This also naively assumes that wireless network topology correlates with geographic location. Any radio engineer (or cell phone user) can explain why that doesn't work. On 26 November 2012 17:36, William Herrin <bill@herrin.us> wrote:
On Mon, Nov 26, 2012 at 10:20 AM, Eugen Leitl <eugen@leitl.org> wrote:
On Mon, Nov 26, 2012 at 12:56:52PM -0200, Carlos M. Martinez wrote:
Just for redundancy's sake: No, L3 is **not** the place for this kind of information. L3 is supposed to be simple, easy to implement, fast to
I agree. You need to put it into L2, and the core usage would be for wireless meshes. Consider cases like Serval or cjdns, which run on Android headsets and equivalent embeddeds. Technically you wouldn't need GPS everywhere if you could do ~m scale time domain reflectometry in free space. It is possible to build a local contiguous map via mutual time of flight triangulation (actually, just visibility gives you a very good hint).
Actually, I think you just articulated the first use for Ammar's idea that's not either wrong, absurd on its face or obviously better handled at a different location within the protocol stack.
Suppose you have a large single-owner mesh network, such as a folks walking around with cell phones.

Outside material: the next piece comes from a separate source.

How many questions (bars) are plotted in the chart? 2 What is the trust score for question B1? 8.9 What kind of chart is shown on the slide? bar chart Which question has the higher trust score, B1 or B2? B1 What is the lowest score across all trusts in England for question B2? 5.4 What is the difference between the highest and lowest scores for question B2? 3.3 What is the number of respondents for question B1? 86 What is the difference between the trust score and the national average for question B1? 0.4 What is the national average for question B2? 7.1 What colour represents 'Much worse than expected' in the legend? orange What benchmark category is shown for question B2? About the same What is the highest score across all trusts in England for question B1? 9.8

If you want them to have a stable layer 3 address (and you do) then you're handling what amounts to /128 routes for tens of millions of devices. If you can guarantee that any packet *to* that address also contains a rough geographic location then you can discard any routes internally once they're more than a short geographic distance from the origin and route on the geography until you're close enough to find a specific /128 route. Tens of millions of routes is no problem if no single router needs to know more than a few thousand of them.
By putting geographic location at layer 3, you're also handling it end to end which means you don't need a stateful border device to track the current location of all of those /128 routes. The device itself doesn't need to add location if it doesn't have the data; it's good enough for the receiving tower to attach a rough location.
There are some assumptions in this model which are problematic. Key ones are:
1. Only valid as an interior gateway protocol (IGP). Geographic routing has been proven false for an EGP because it induces traffic to cross links for which neither source nor destination has permitted access.
2. Requires the application at the landed end to copy the IP option information into the outbound packets as well. This behavior is not presently guaranteed.
3. Assumes that the device will originate communication, receiving only replies from the landed end, or will use some intermediary to communicate current geographic information if inbound origination is required.
At any rate, I think that discussion of adding a geographic option header to IPv6 should be tied up in the discussion of a routing protocol which critically depends on its presence and can't reasonably be built another way. Otherwise when a needful use case finally comes along, you'll discover that the option's rules of operation don't adequately enable it.